Ce qui a amené cette fille de 28 ans aux grands yeux clairs à poser jusque dans sa chambre à coucher s’appelle le succès. On ne s’en rend pas forcément compte dans les rues de Bruxelles, mais côté flamand de la frontière linguistique, Lize est vraiment devenue quelqu’un. Sorti en janvier 2016 en VO aux hollandaises éditions Das Mag, son premier roman Het Smelt (« Ca fond ») lui a fait vivre ces derniers mois une véritable success-story. Après en avoir durement acquis les droits de traduction aux enchères de la Foire du livre de Francfort, dont il a constitué l’année dernière un des « hot books », les éditions Actes Sud viennent de traduire son best-seller en français. Publiée par une maison d’édition aux Pays-Bas (pour toucher un marché plus large), traduite par un éditeur français (pour les mêmes raisons): le parcours, ironique, est celui de pas mal d’auteurs flamands (David Van Reybrouck, Peter Terrin, Joseph Pearce ou encore Kristien Hemmerechts, rien que chez Actes Sud). De quoi renforcer encore un peu plus l’absurdité d’une distance, pour celle qui habite à Bruxelles depuis onze ans. « Depuis deux ans, j’ai souvent été invitée à la VRT. La RTBF est juste de l’autre côté du couloir: j’ai parfois pensé que une fois que mon livre serait traduit, j’allais enfin pouvoir passer cette frontière (sourire). »

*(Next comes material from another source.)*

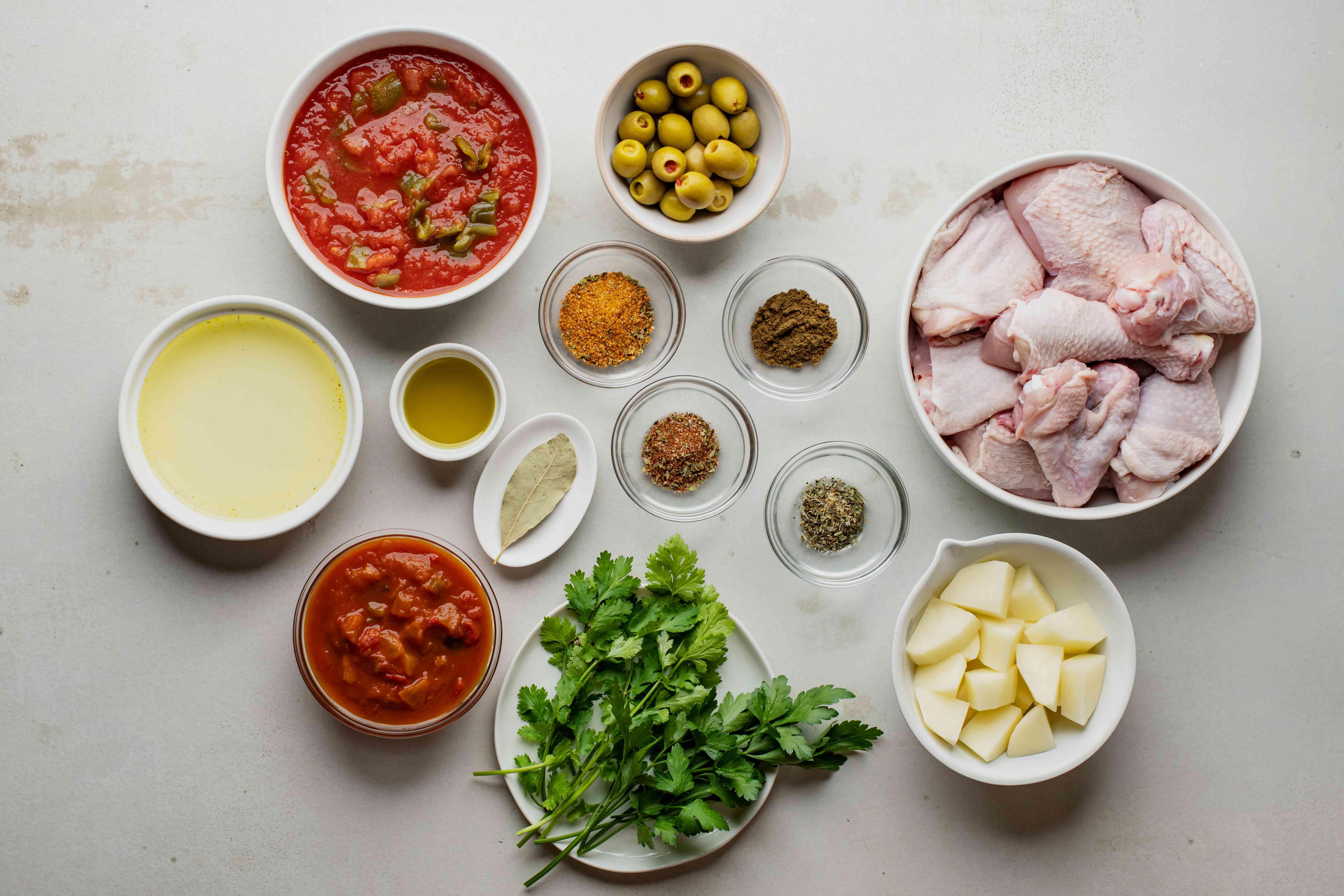 Ingredients for pollo guisado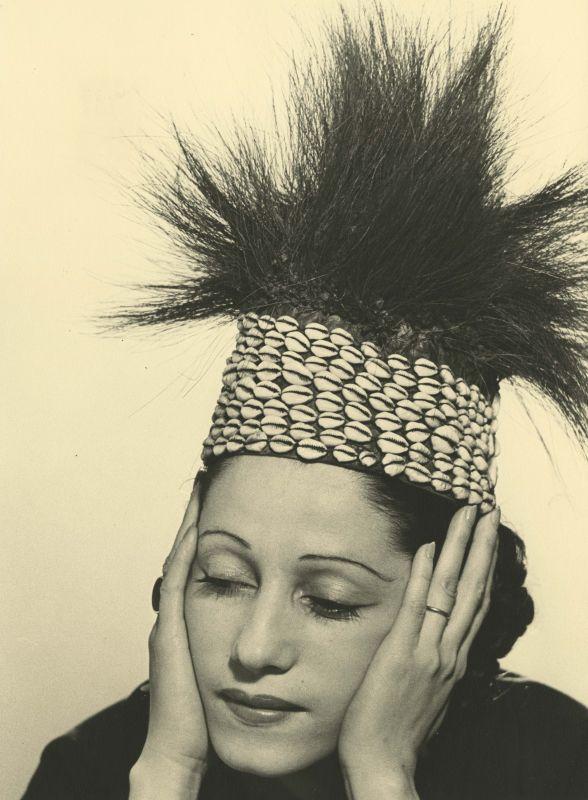 Man Ray - La Mode au Congo Consuelo de Saint-Exupéry, vers 1937_1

Het Smelt, devenu Débâcle en VF, est l’histoire d’un retour au pays. Celui de Eva, jeune femme de 30 ans, rentrée dans son petit village flamand natal avec un énorme bloc de glace, et l’intention de se venger d’un trauma d’enfance. L’histoire, aussi, d’un succès de librairie fulgurant. « Quelques jours après sa sortie, il n’y avait plus aucun exemplaire de mon livre dans les libraires. Ils ont commencé un peu partout à parler de « hype Lize Spit « , mais moi je n’avais aucune idée de ce qui se passait. C’est une combinaison de beaucoup de choses, mais je pense que j’ai aussi eu beaucoup de chance. » Initialement imprimé à 4 000 exemplaires, le livre connaîtra plusieurs réimpressions jusqu’à atteindre 170 000 exemplaires écoulés à ce jour dans sa version originale, et des traductions en cours dans douze langues. Des chiffres impressionnants. « L’une des explications je pense, c’est que c’est un livre assez violent: les gens qui le lisaient ont senti le besoin de partager avec quelqu’un, et ils se sont mis à le conseiller à leurs amis, pour pouvoir en parler. » Naturellement, Lize fera les gros titres de la presse. À la suite de quoi De Morgen lui proposera d’écrire une chronique libre chaque week-end dans ses pages (aujourd’hui arrêtée). Ces 500 mots hebdomadaires contribuent alors à sa notoriété grandissante. « Aujourd’hui, si je vais à Gand ou à Anvers, je suis toujours reconnue par quelqu’un. C’est le point positif d’habiter à Bruxelles: Bruxelles est une ville tellement grande, avec tellement de cultures différentes, c’est une île, un espace libre. J’ai une vie anonyme ici. Sauf peut-être quand je sors dans les cafés flamands. Mais il n’y a pas beaucoup de Flamands à Bruxelles… »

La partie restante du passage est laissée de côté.